__Problem to solve__: Transcribe word for word the section of the records below that opens with the line containing "Greek Baked Tomato" and closes with the line containing "Chemical glassware with"; drop every picture.

__Records provided__:

# # # #

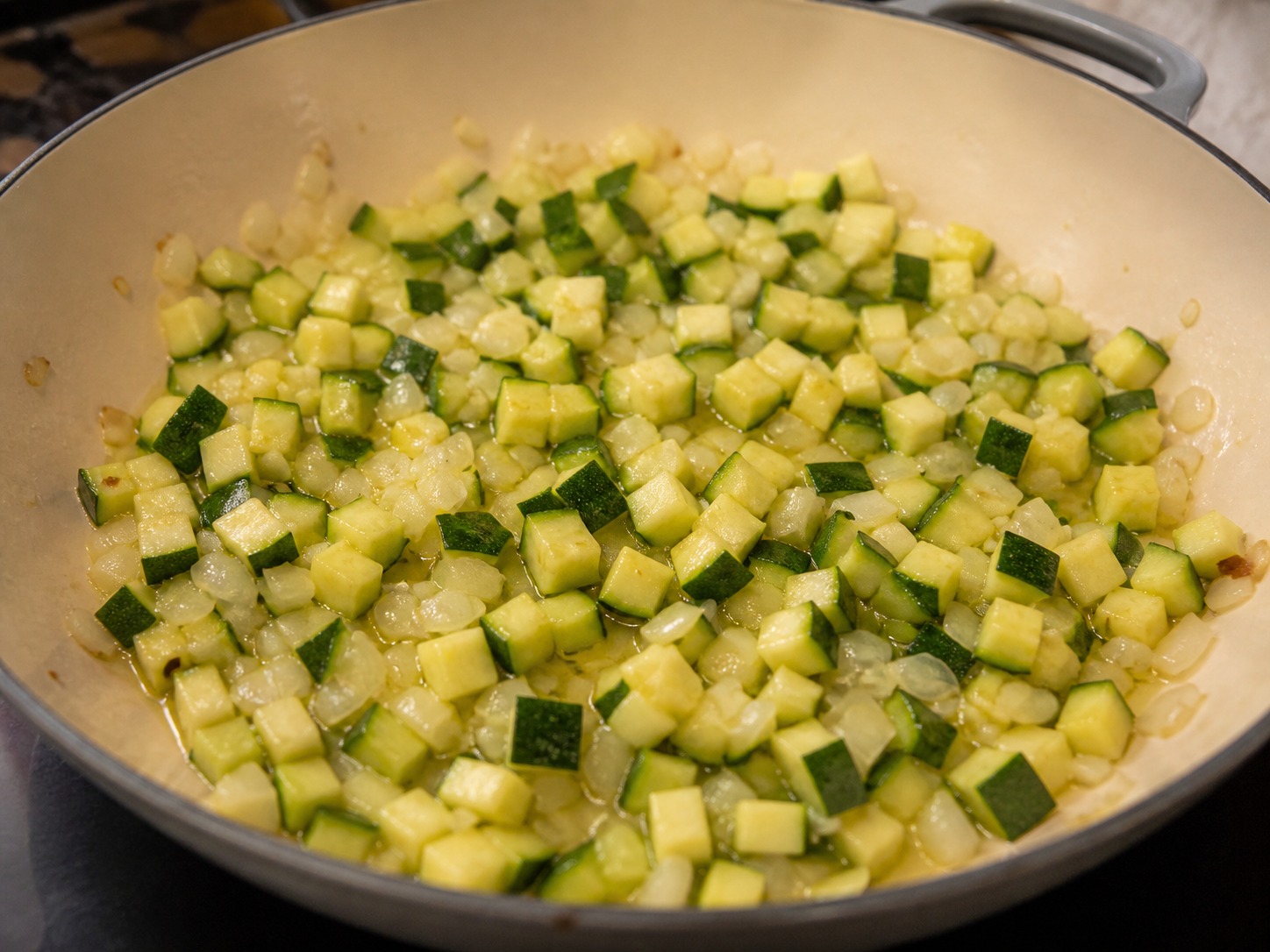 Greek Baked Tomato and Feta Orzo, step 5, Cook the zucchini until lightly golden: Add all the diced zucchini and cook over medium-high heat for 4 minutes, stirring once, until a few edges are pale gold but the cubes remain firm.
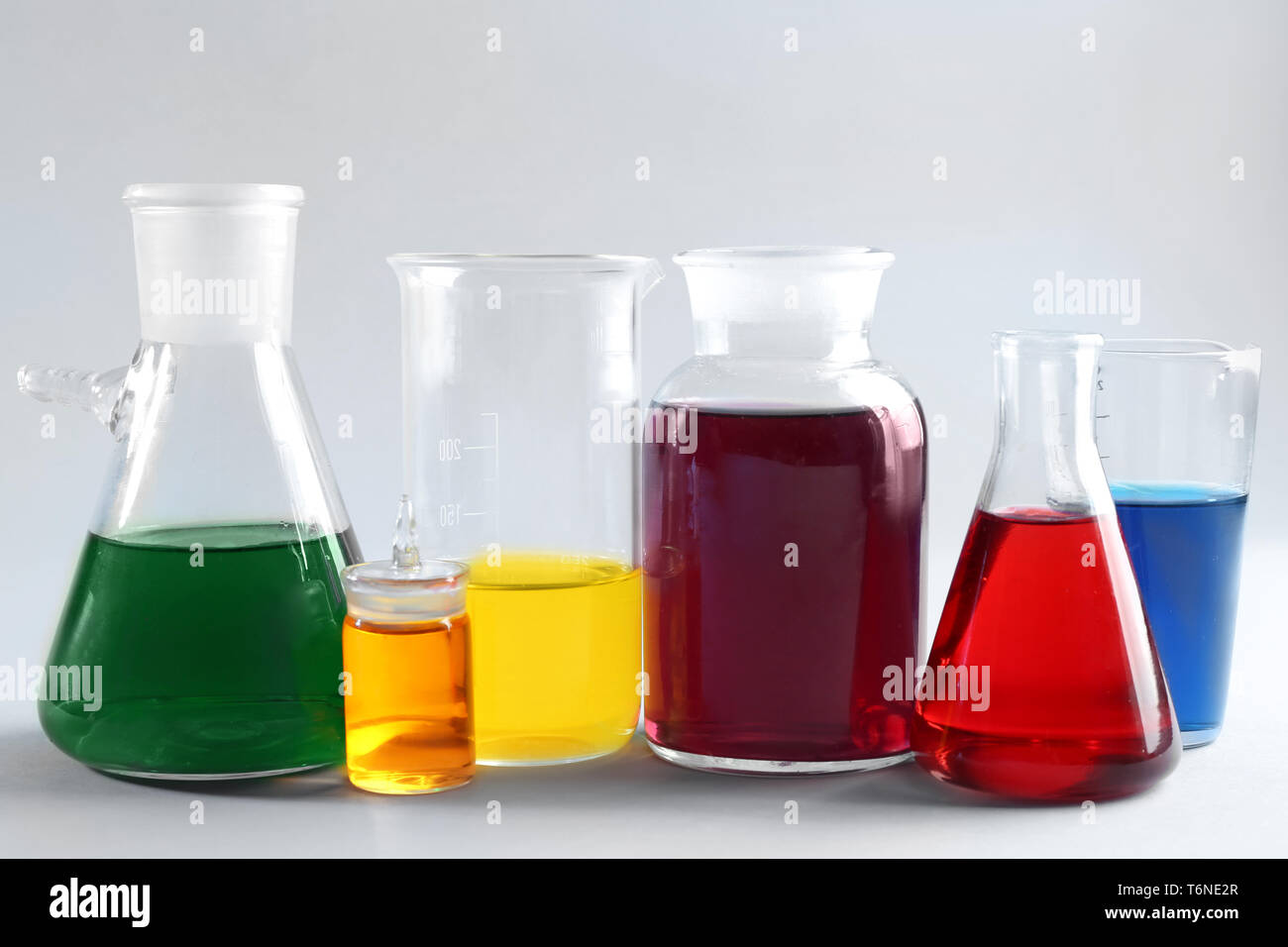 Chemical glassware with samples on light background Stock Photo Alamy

# # # #

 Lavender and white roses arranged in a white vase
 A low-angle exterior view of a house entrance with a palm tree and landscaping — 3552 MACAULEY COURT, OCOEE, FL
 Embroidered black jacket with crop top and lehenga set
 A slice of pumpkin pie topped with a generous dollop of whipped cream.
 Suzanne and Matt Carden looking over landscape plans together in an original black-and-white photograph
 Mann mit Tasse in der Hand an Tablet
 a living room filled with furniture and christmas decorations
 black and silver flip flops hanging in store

# # # #

__Answer section__:
 Greek Baked Tomato and Feta Orzo, step 5, Cook the zucchini until lightly golden: Add all the diced zucchini and cook over medium-high heat for 4 minutes, stirring once, until a few edges are pale gold but the cubes remain firm.
 Chemical glassware with samples on light background Stock Photo Alamy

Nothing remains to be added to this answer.